「あはは」

突然佐々木先生が笑い出すので、何事かとキョトンとする。

「マグカップは無事ですって、そうきたか〜」

「えっ、割れなくてよかったなって思って。ていうか、なんで思い出し笑いしてるんですか」

「さっきの川島さんのドヤ顔が忘れられない。あはは」

「ちょっと、やだっ。頭の中から消してください」

カアアッと顔が熱くなる。ドヤ顔って、私ったらどんな顔をしていたんだろう。

「じゃあその守られたマグカップを買おうかな。ご利益ありそうだよね」

「私の全パワー注ぎ込んでおいたので」

「最高じゃん」

ニコッと笑う佐々木先生こそが、最高だと思う。もう、好きしかない。なんでこの人、こんなに素敵なんだろう。さっきの子どもに対する接し方とかも本当に慈悲深くて、お釈迦様みたいだった。

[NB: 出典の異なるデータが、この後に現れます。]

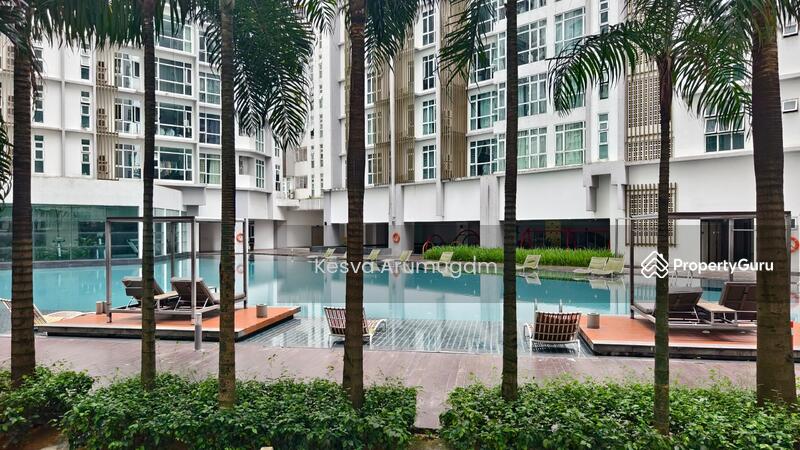 For Rent - Central Residence @ Sungai Besi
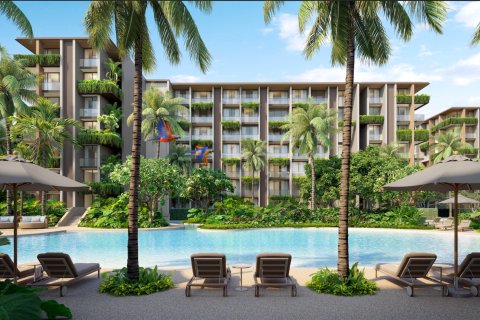 Apartment in Phuket, Thailand 2 bedrooms № 107528 - photo 17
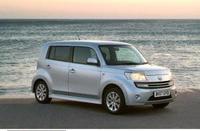 Daihatsu Materia offers practicality with presence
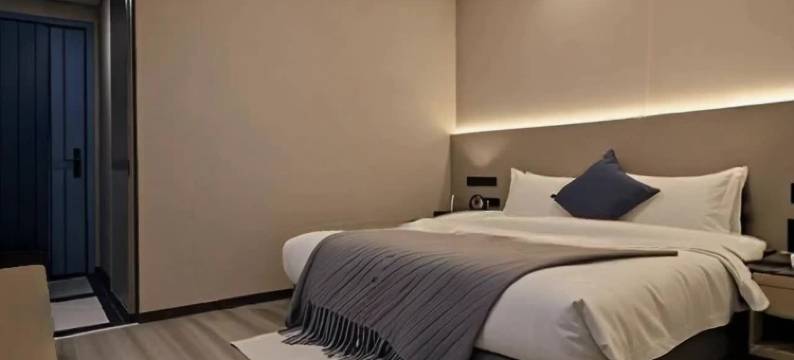 森景智选酒店(江西现代职业技术学院太子殿地铁站店)图片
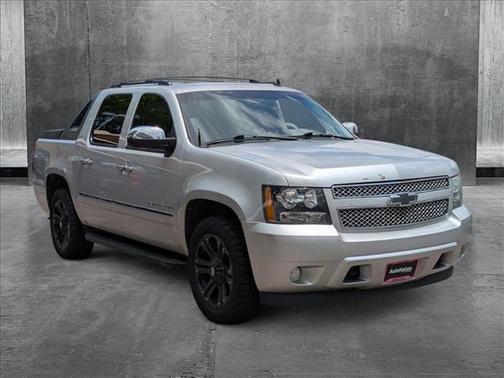 2010 Chevrolet Avalanche 1500 LTZ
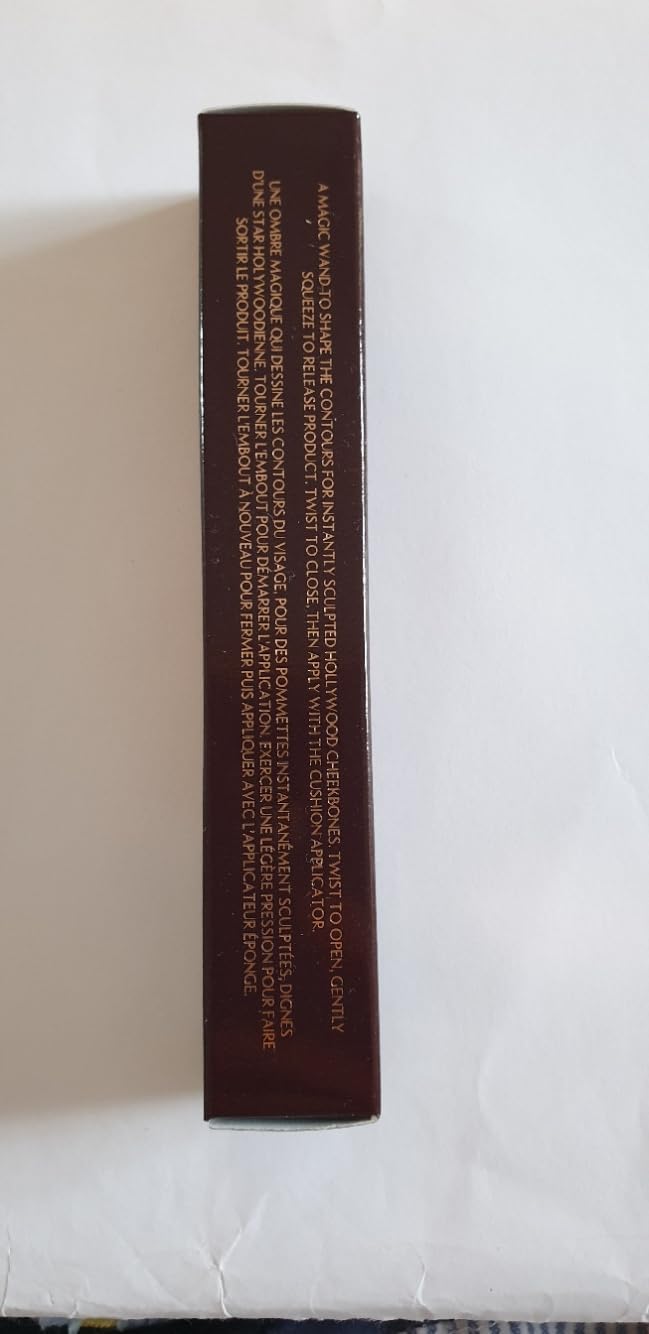 Charlotte Tilbury Hollywood Contour Wand - Trucco per contorno viso (HOLLYWOOD FAIR-MEDIUM)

でもそんな姿を見るたびに、やっぱり誰にでも優しくて平等なんだと再認識してしまう。私に対する優しさも、それと同じなんだろうな。

『誰にでも優しいってことは、もし恋人になれてもヤキモキしない?』

まさにその通りで。先生を知れば知るほど、私だけに特別な優しさがほしいって思ってしまう。
それはとても欲張りで贅沢な願い事なのだろうけど。

「先生」

「ん?」

「……手、繋いでもいいですか?」

「いいよ」

おずおずと差し出した手を、佐々木先生は躊躇いもなくきゅっと握ってくれる。温かいぬくもりに胸がきゅんとなって、ドキドキが増していく。

私は先生とのちょっとの触れ合いで心臓が破裂しそうなくらいドキドキするのに、先生は顔色一つ変えずいつも穏やかな顔をしている。

私も先生にドキドキしてもらいたいのに、まったくもって興味がなさそうだ。先生がドキドキすることって、どんなことだろう。先生はどんな女性がタイプなんだろう。

考えれば考えるほど、ドツボにはまっていくような気がする。
私にもっと魅力があったらよかったのに。